You're right to worry. A common advice is to never ever draft your own authentication mechanism, because you will get it wrong. Pick an existing one; understand how it works; use it in your project.
This works for cryptography too. Don't invent your own patterns. I'm not exactly sure what you mean by “password matched with regex and hashed with salt,” for instance, but it sounds wrong. You're not supposed to use regular expressions when checking for passwords, and you're not supposed to do anything with the password before hashing it. Use something such as PBKDF2, which would handle all the hashing and salting for you, transparently (alternatives do exist).
Even better, don't even bother validating passwords at all. Even if you use PBKDF2—which would give strong guarantees that if your database leaks, a hacker couldn't find the original passwords—it would provide no protection if the server itself is compromised. If a hacker has root access to your server, he can just grab the plain passwords from the HTTP POST to the login page. As easy as that. Instead, delegate authentication to a third party, such as Google or Facebook through OpenID or OAuth 2.0. It works this way:
- The person arrives on your website and wants to login.
- He gets redirected to Google login page and does all the stuff there. It's a black box for you: it can be as simple as clicking on his name if he's already logged in, or as complicated as entering the password and confirming his identity with a smartphone—something you'll pay for with every SMS sent if you implement it on your own.
- Google redirects the user back to your site, telling you that the login was successful.
Now, even if your servers are compromised, you can be sure that you won't need to disclose to your users that a hacker got all their passwords. And with many libraries for many different languages and ecosystems, it is relatively easy to integrate OpenID or OAuth 2.0 in your web app.
To address the comment below:
And what if you do not like or trust Google or Facebook?
While Google and Facebook providers are the most popular, they are far from being the only providers there. A more complete list shows that even those who mistrust every US-based provider can find an option, such as VK and Yandex for Russian-based websites.
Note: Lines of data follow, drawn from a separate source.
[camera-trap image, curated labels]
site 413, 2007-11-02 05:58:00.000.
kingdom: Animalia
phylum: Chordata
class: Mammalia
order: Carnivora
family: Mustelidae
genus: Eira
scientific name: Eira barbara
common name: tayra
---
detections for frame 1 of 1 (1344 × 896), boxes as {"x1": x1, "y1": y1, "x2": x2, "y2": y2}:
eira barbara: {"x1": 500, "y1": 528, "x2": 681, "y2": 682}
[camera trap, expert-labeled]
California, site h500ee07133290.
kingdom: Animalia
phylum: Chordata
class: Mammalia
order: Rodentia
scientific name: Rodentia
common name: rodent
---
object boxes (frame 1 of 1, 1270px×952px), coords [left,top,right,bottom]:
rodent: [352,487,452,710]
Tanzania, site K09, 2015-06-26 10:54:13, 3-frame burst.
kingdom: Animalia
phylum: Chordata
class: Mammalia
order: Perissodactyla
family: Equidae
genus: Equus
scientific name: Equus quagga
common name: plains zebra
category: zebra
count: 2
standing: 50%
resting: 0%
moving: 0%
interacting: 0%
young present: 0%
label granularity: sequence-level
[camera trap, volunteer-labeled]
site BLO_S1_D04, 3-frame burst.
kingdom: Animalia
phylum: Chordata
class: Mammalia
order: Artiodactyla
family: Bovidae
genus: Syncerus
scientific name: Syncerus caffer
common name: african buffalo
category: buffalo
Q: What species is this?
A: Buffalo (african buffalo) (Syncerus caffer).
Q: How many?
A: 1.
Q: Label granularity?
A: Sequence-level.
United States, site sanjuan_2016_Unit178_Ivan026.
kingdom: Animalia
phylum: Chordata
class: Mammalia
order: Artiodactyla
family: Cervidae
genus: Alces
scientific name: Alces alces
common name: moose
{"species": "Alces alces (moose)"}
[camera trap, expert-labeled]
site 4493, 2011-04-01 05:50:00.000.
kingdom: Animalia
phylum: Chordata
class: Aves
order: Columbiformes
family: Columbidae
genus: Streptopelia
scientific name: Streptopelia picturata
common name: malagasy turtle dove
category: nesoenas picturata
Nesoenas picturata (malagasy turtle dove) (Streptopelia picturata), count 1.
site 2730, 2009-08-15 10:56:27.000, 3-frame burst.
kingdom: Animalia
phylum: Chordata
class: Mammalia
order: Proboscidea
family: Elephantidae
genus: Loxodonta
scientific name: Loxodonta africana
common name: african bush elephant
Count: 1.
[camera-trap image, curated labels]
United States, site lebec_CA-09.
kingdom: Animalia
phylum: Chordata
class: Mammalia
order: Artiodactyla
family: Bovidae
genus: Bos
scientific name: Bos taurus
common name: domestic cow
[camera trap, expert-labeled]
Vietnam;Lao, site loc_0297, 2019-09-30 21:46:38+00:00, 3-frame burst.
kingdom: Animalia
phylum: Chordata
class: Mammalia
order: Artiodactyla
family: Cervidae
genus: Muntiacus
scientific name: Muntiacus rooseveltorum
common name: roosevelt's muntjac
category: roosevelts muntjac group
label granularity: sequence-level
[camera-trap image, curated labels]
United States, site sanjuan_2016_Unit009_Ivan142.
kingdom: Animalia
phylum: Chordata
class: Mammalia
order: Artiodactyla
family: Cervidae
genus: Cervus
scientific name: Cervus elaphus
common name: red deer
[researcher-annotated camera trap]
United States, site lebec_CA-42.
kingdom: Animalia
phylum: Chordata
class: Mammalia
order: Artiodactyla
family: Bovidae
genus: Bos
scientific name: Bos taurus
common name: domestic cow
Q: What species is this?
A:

And also, what if only users that are authorized by you may login?
Both OpenID and OAuth tell you only that a given user was authenticated and has a specific set of metadata (email address, avatar, etc.) and a specific set of roles. Now, it belongs to your application to decide what to do with this information. You may log the person in. Or you may decide that only the users with specific OpenID IDs can login, and every other person should be rejected.
For instance, I'm using Google's OAuth to handle authentication for sensitive web applications, such as the one which enables/disables the alarm in my house. It wouldn't be very practical if anyone with a Google account could disable the alarm, so the application has a list of hardcoded IDs (mine and the IDs for my family members). If the ID matches, you can see the web app. If it doesn't—sorry, HTTP 403.
Those IDs are what the application receives back from Google. In other words, Google tells, literally, “the person authenticated; his ID is 5900731...685, his email address is [email protected], and, BTW, here's his full name and avatar.” The person's full name and other elements are not interesting from the perspective of security: what interests you is the ID, or more precisely the pair (identity provider, ID), to avoid conflicting IDs if you use multiple providers. This pair becomes de facto the identifier of the user for your site, given that the same person can have naturally more than one ID (for instance if he logs in sometimes through Google, and other times through LinkedIn).
Based on this ID, you can take all sorts of decisions, like, for instance, showing the personal space of the user. Or, in a case of a system which, by design, is limited to a very narrow set of users, such as a home automation system, or a corporate build server, you can simply hardcode those IDs to allow only those specific users to access the application.
If somebody creates a Google account and logins to your site with it, his ID will not be among the whitelisted ones. Therefore, he won't be allowed to get in.